Menuju Puncak Para Dewa

Menuju Puncak Para Dewa
Puncak Mahameru (Foto oleh Erik Purnama Putra)
Satu jam 30 menit sudah kami menempuh perjalanan dari Kota Malang. Minibus yang kami tumpangi berhenti di pertigaan Jemplang. Di sini, sinyal handphone susah didapat.

Berada di ketinggian sekitar 2.300 meter dpl, tempat ini terletak di Desa Ngadas, Kecamatan Poncokusumo, Kabupaten Malang. Jemplang menjadi titik pertemuan jalan yang menghubungan jalur ke Gunung Bromo dan Gunung Semeru.

Kalau kita memilih jalur kiri menurun maka jalan itu mengantarkan ke Gunung Bromo. Adapun jika mengikuti jalur lurus menanjak, kita akan sampai ke Desa Ranu Pani, yang merupakan desa terakhir di kaki Gunung Semeru. Alhasil, hampir sepanjang hari cukup mudah mendapati banyak orang yang hilir mudik dengan tujuan ingin mengunjungi dua kawasan wisata alam itu.

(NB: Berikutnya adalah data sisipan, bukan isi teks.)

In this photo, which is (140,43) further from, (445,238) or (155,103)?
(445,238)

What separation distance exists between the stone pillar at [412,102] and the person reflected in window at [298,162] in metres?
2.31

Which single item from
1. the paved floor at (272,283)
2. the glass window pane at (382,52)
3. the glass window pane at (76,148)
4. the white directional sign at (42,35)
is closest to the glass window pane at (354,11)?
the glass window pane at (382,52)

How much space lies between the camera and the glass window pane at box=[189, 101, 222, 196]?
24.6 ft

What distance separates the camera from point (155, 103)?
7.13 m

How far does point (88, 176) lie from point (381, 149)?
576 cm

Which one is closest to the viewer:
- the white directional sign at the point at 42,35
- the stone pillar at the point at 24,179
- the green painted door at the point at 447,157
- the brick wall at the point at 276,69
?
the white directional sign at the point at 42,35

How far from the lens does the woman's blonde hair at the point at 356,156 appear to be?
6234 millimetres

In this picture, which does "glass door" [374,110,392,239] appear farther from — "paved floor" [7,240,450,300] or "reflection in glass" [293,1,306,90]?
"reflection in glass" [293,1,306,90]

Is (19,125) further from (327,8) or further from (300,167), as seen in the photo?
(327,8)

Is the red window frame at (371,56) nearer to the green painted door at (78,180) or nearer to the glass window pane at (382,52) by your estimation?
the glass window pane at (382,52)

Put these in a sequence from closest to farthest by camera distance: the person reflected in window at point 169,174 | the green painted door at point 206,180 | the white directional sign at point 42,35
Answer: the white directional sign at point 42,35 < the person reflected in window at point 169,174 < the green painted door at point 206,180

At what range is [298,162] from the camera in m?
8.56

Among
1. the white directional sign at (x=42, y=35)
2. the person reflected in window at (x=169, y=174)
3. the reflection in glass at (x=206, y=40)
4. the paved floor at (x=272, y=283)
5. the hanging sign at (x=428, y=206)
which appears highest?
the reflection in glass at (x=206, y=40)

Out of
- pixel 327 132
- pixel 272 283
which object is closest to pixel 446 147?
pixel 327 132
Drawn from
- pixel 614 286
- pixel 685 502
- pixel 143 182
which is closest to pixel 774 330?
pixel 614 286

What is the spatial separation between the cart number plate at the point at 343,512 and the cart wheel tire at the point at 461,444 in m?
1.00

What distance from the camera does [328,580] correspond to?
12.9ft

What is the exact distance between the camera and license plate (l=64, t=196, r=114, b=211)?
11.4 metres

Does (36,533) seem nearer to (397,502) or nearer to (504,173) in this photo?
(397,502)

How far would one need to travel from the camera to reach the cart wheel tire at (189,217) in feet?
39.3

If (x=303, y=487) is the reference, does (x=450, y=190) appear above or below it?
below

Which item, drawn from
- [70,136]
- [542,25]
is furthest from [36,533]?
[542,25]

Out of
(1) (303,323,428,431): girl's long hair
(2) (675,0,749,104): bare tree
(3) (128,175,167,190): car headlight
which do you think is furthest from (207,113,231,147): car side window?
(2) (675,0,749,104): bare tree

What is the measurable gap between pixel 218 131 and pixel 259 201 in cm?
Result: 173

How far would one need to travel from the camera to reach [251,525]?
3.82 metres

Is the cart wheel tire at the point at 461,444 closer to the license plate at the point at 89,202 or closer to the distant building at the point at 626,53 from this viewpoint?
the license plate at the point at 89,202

Tidak jarang, wisatawan lokal menjadikan Jemplang sebagai lokasi tujuan wisata karena terdapat menara pengawas yang sewaktu-waktu bisa digunakan untuk melihat pemandangan di sepanjang kawasan Bromo. Pada pukul 15:00 WIB, kabut tidak terlihat. Saya bersama enam rekan jurnalis didampingi tiga petugas Balai Besar Taman Nasional Bromo Tengger Semeru (TNBTS) berhenti sejenak menikmati pemandangan di Jemplang.

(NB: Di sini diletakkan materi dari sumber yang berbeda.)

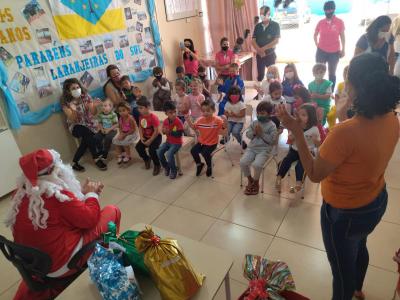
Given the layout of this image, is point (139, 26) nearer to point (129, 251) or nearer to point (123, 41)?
point (123, 41)

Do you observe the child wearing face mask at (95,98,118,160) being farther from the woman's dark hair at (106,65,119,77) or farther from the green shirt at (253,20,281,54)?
the green shirt at (253,20,281,54)

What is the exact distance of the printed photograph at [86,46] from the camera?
4.23m

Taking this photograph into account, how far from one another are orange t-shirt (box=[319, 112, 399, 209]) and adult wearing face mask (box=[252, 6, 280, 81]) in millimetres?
4440

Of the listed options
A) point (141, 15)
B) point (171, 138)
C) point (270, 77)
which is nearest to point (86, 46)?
point (141, 15)

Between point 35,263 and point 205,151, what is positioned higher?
point 35,263

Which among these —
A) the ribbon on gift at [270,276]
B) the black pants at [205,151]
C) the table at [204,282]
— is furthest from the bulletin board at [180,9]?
the ribbon on gift at [270,276]

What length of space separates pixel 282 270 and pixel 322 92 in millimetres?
3042

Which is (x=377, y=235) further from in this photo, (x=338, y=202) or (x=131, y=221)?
(x=131, y=221)

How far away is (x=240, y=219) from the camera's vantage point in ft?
9.32

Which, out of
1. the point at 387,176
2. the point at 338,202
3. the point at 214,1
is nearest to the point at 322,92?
the point at 387,176

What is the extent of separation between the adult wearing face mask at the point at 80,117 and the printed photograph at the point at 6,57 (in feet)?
2.12

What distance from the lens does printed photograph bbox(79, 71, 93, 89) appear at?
14.2ft

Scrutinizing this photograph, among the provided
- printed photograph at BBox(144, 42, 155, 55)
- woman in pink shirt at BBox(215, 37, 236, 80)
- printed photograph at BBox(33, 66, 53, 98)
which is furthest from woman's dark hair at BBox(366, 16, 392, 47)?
printed photograph at BBox(33, 66, 53, 98)

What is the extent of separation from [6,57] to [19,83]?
31 cm
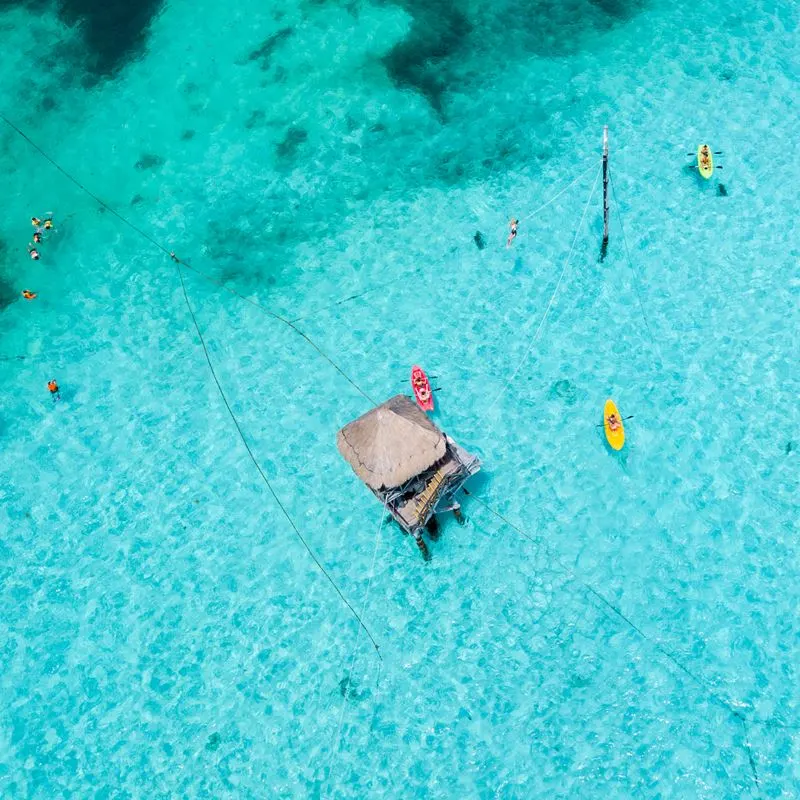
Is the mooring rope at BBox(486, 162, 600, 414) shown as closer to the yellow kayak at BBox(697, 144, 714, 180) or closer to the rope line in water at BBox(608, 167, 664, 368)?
the rope line in water at BBox(608, 167, 664, 368)

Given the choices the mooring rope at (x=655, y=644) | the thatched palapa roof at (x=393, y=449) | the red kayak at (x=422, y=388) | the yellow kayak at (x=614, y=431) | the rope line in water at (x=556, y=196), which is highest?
the thatched palapa roof at (x=393, y=449)

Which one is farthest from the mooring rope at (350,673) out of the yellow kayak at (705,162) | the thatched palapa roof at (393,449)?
the yellow kayak at (705,162)

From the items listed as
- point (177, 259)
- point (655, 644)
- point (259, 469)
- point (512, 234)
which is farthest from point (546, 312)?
point (177, 259)

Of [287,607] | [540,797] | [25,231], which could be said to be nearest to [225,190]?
[25,231]

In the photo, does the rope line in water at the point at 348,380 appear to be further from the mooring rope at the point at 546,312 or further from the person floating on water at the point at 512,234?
the person floating on water at the point at 512,234

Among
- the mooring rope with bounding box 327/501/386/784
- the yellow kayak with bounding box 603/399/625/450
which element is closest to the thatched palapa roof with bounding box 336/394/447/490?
the mooring rope with bounding box 327/501/386/784

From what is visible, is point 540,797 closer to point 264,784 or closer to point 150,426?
point 264,784

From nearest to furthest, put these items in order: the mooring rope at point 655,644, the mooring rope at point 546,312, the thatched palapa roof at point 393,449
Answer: the mooring rope at point 655,644, the thatched palapa roof at point 393,449, the mooring rope at point 546,312

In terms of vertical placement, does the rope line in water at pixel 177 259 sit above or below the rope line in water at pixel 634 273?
above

Pemandangannya sangat mengagumkan. Sepanjang mata memandang, terhampar perbukitan serba hijau. Bukit Teletubbies namanya. Kawasan ini sangat populer dan sering dijadikan lokasi syuting, selain lautan pasir Bromo. Bukit Teletubbies mendadak menjadi jujugan utama wisatawan setelah film 5 cm meledak di pasaran. Salah satu adegan di film itu menunjukkan keenam pemain utama tampak kagum dengan keindahan kawasan lembah savana ini.

Dari jarak satu kilometer, saya terus berdecak kagum menyaksikan keindahan perbukitan ini. Sayangnya, terdapat banyak goresan di antara hijaunya rerumputan yang tumbuh di seluruh lereng bukit. Hal itu tentu mengurangi kesempurnaan saya akan ketakjuban Bukit Teletubbies.

Goresan garis yang tampak dari jauh juga terlihat di luar jalur resmi menuju Gunung Bromo. Biasanya, pengendara motor trail dan jeep gemar melakukan aksi seenaknya ke luar jalur hingga merusak rerumputan yang tumbuh subur di savana. “Garis-garis goresan itu akibat para pengendara trail yang dengan seenaknya menaiki bukit. Ini tentunya merusak keindahan bukit,” kata Humas Balai Besar TNBTS Nova Eliana belum lama ini.

Pihaknya tidak bisa melarang bagi mereka yang mengendari trail ketika mengunjungi kawasan wisata Gunung Bromo. Ini lantaran aturan yang ada tidak memuat pelarangan soal pengendara trail. Hanya saja, institusinya sudah mulai giat menggandeng klub sepeda motor dan mobil untuk ikut serta menjaga kelestarian lingkungan.

Menuju Ranu Pani

Perjalanan dilanjutkan menuju Desa Ranu Pani yang berada di ketinggian 2.100 meter dpl. Jalan ke sana sebagian besar dalam kondisi baik. Lebarnya sekitar empat meter. Hanya ditemukan sedikit bagian jalan bolong dan makadam.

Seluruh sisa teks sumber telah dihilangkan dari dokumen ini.